Racisme : Mathieu Bastareaud raconte son expérience

Racisme : Mathieu Bastareaud raconte son expérience©Panoramic, Media365

Aurélie SACCHELLI : publié le dimanche 07 juin 2020 à 10h04

Dans une interview accordée à L'Equipe ce dimanche, le futur Lyonnais Mathieu Bastareaud, qui souhaite s'impliquer dans la lutte contre le racisme, revient sur les tristes expériences dont il a été victime dans sa vie et sa carrière.



Né à Créteil il y a bientôt 32 ans, Mathieu Bastareaud a subi dès son plus jeune âge des attaques racistes, comme il le raconte ce dimanche dans les colonnes de L'Equipe, qui consacre un large dossier à l'engagement des sportifs contre le racisme et les violences policières, suite à la mort de George Floyd, étranglé par un policier le 25 mai à Minneapolis. « C'était en maternelle. J'avais 4 ans, raconte le rugbyman, qui évoluera la saison prochaine sous les couleurs de Lyon. Je venais d'arriver à Quincy-sous-Sénart (dans l'Essonne). Mes parents divorçaient à peine et je changeais d'école. J'étais le petit nouveau et je me souviens très bien de ce gamin disant à mes autres camarades : "Ne jouez pas avec lui, il est noir, il a la couleur du caca." Ce moment m'a marqué à vie. C'était le premier, il était violent, mais absolument toutes mes expériences avec le racisme m'ont marqué. Elles m'ont aussi construit. »
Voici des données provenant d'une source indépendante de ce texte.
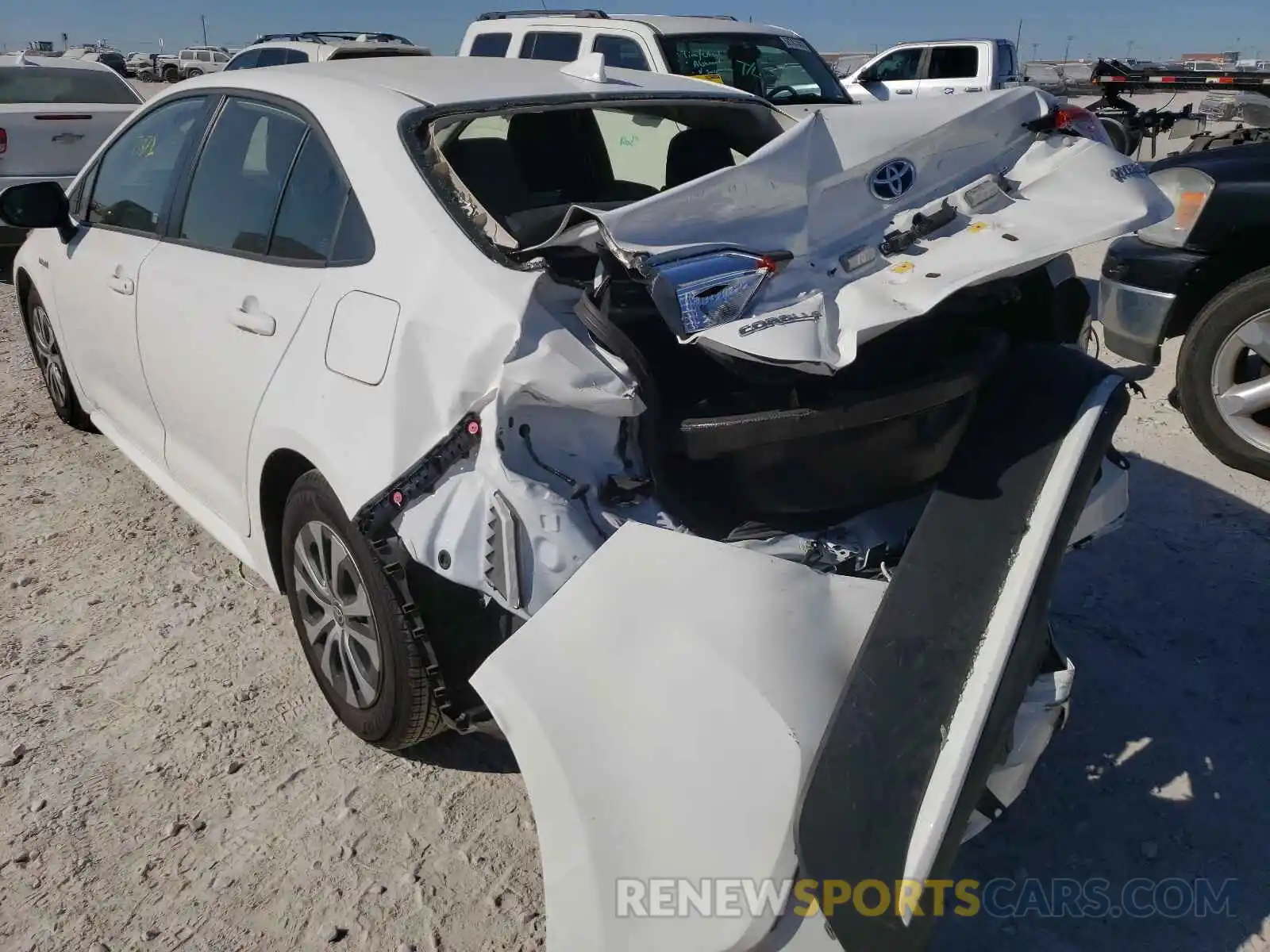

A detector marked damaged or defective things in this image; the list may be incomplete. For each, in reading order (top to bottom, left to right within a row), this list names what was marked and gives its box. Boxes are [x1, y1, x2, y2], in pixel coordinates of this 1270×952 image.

broken rear windshield opening [655, 33, 853, 105]
broken rear windshield opening [416, 99, 787, 254]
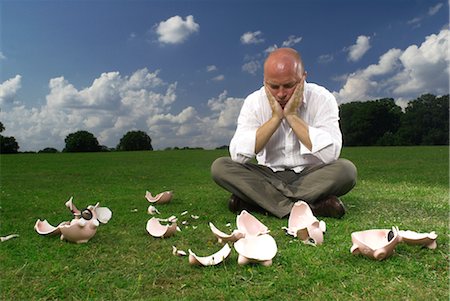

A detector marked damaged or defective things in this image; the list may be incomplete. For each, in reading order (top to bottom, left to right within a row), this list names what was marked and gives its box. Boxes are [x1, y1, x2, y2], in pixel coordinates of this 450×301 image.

broken piggy bank [34, 196, 112, 243]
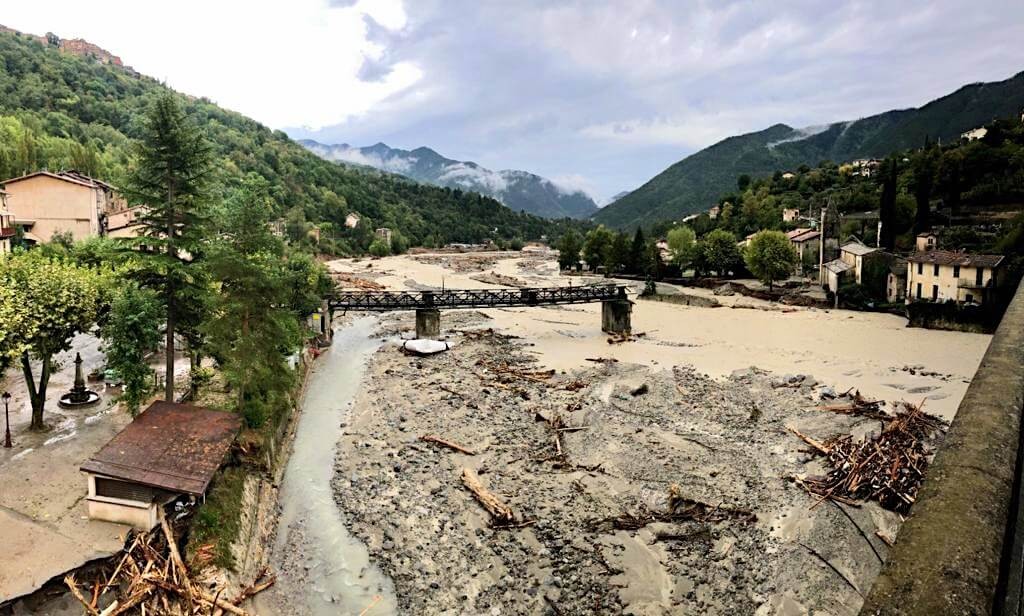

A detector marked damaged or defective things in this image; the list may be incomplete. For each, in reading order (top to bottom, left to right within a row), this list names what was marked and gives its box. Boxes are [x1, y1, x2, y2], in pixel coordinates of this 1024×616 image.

small building with rusty roof [909, 249, 1003, 304]
small building with rusty roof [80, 401, 241, 523]
damaged riverbank [323, 309, 933, 609]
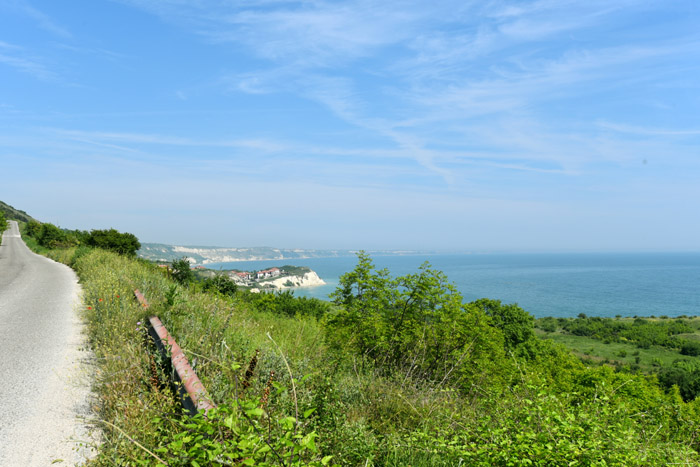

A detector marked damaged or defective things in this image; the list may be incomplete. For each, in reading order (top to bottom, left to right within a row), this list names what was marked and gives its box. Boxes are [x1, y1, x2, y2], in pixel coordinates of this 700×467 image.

rusty guardrail [134, 288, 215, 416]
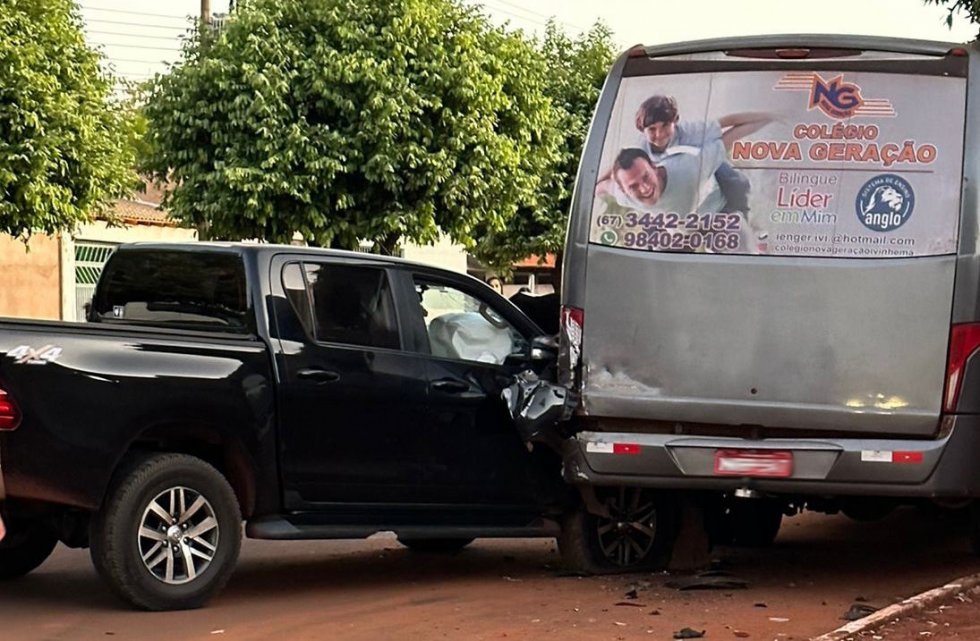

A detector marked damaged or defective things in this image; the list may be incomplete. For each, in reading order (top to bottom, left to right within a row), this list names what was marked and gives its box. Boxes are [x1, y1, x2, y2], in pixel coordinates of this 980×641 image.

crumpled van bumper [564, 412, 980, 498]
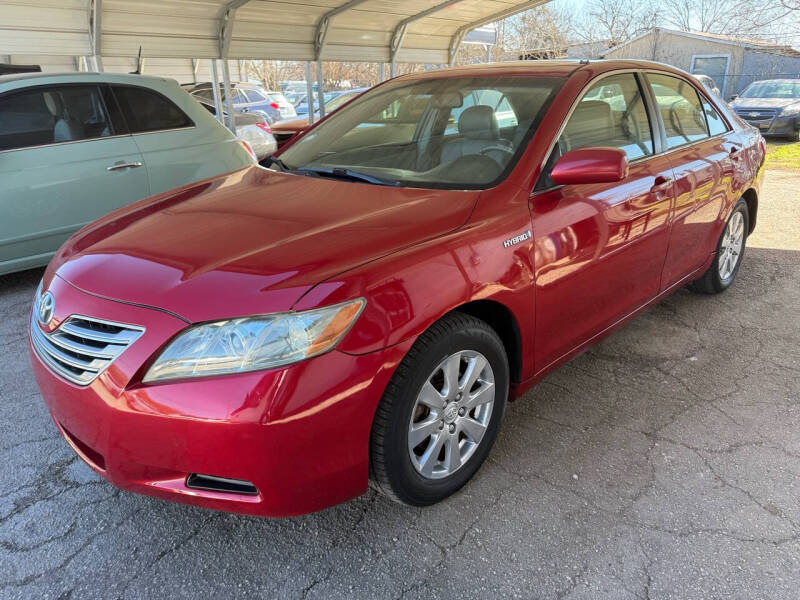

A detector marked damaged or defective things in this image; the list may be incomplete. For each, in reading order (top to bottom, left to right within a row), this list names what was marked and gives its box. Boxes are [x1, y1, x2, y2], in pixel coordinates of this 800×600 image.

cracked pavement [1, 170, 800, 600]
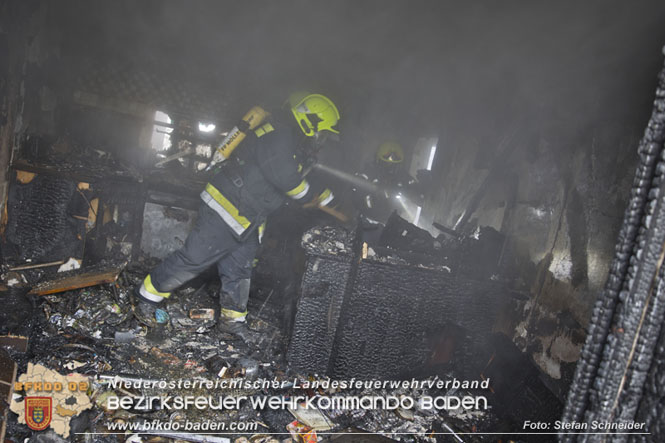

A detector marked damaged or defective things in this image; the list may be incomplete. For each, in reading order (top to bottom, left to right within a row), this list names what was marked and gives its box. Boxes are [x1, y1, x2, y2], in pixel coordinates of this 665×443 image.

charred plastic debris [1, 136, 564, 443]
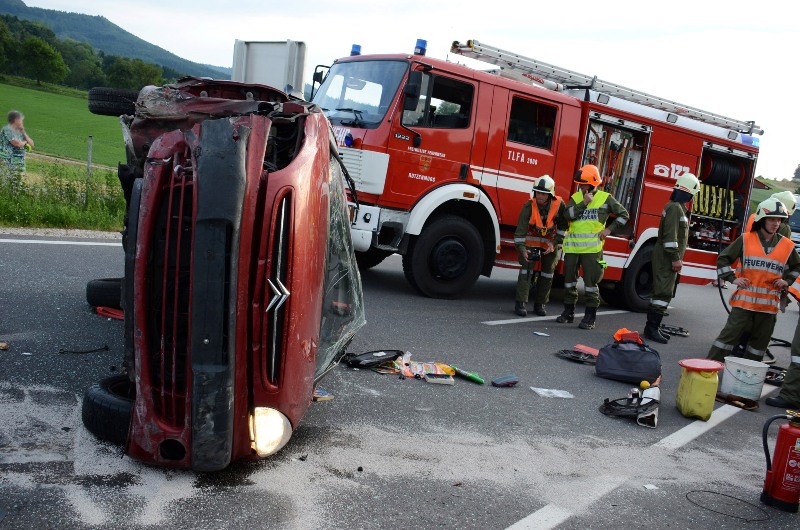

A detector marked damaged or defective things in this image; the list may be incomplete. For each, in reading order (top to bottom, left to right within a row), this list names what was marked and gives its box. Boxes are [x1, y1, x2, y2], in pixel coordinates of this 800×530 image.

overturned red car [82, 76, 366, 468]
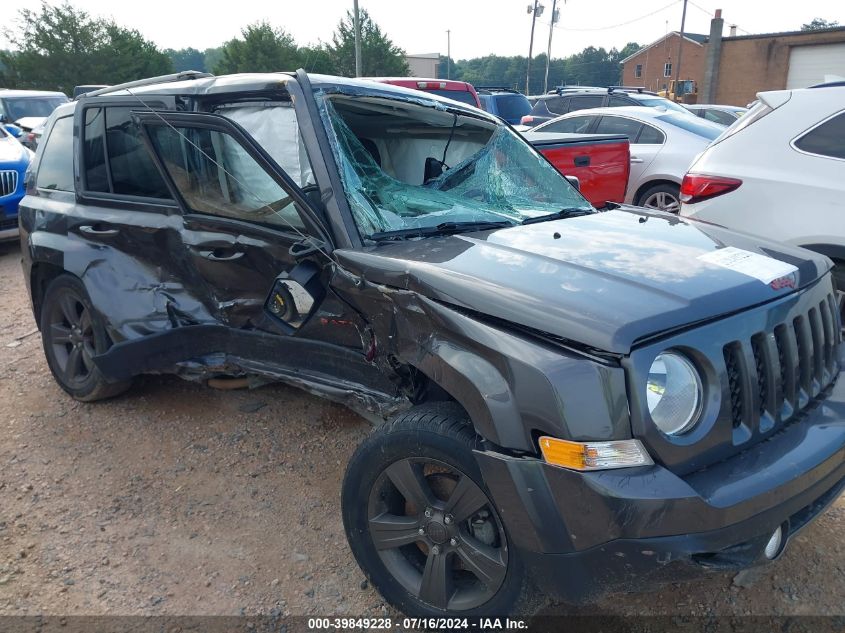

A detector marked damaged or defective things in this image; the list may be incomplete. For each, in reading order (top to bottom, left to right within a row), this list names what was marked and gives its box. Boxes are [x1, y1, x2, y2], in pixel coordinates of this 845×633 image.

crumpled hood [0, 136, 28, 165]
shattered windshield [314, 94, 592, 239]
broken side mirror [264, 258, 324, 328]
crumpled hood [332, 210, 828, 354]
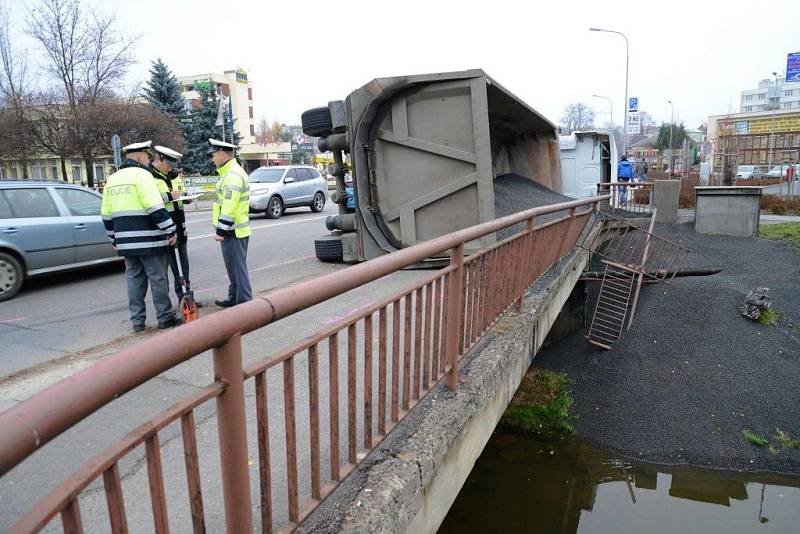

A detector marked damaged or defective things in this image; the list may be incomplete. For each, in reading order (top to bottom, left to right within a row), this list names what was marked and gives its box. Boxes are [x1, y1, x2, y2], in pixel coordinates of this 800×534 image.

overturned truck [304, 71, 564, 264]
rusty metal railing [596, 182, 652, 216]
rusty metal railing [0, 195, 608, 532]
"Sur le moment, tu ne sais pas comment réagir"

Mathieu Bastareaud a ensuite débuté sa carrière professionnelle à Massy, en 2006, et là aussi, il a été victime de racisme, dans les tribunes. : « Quand j'étais à Massy, les joueurs de couleurs composaient 70 % de l'effectif et, dans certaines régions, l'ambiance autour du terrain pouvait être délétère. En moins de 18 ans, je me souviens que l'un de mes partenaires qui jouait à l'aile s'était fait traiter de "macaque" pendant toute la partie par les parents derrière la main courante. D'ailleurs, il y avait eu des débordements à cause de ça. Avec le Stade Français, lors de la saison 2010-2011, en Challenge européen à Bucarest, Djibril (Camara), ce petit sanguin (sourire), s'était chopé avec un adversaire. Le public l'avait pris en grippe et avait poussé des cris de singe pour l'insulter ! On s'était regardé l'air de dire : "Waouh ! Où est-ce qu'on est ? Ils sont sérieux ici ?"On en reparlait ensemble l'autre jour. Sur le moment, tu ne sais pas comment réagir. On n'avait rien fait et c'était peut-être une erreur de notre part. »

"Ce n'est pas Noirs contre Blancs, c'est l'humanité contre les racistes"

Aujourd'hui, le rugbyman souhaite s'impliquer dans la lutte anti-racisme : « Ce qui m'en donne envie, c'est la naissance de mon fils (en juin 2019). Je ne veux pas qu'il grandisse dans ces conditions, qu'il puisse craindre pour son intégrité parce qu'il est métis. Je ne veux pas qu'un contrôle tourne mal pour lui. On a tous dans notre entourage quelqu'un qui s'est fait tabasser. Or je ne veux pas que mon fils serre les fesses quand il est avec ses copains à Châtelet-les-Halles et qu'une patrouille passe par-là. Je me souviens que, dans mon quartier, le réflexe, quand il y avait les flics, c'était de courir. Même si tu n'avais rien fait, tu courais. Ces comportements ne sont pas anodins. Ils sont le reflet d'une réalité. Attention néanmoins à ne pas mettre tous les policiers dans le même sac. (...) Si je dois prendre de la hauteur, je crains que ne se diffuse l'idée d'une révolte des personnes de couleurs contre les Blancs. Non, ce n'est pas ça. Ce mouvement concerne tout le monde. Ce n'est pas Noirs contre Blancs, c'est l'humanité contre les racistes », conclut l'ancien capitaine du XV de France.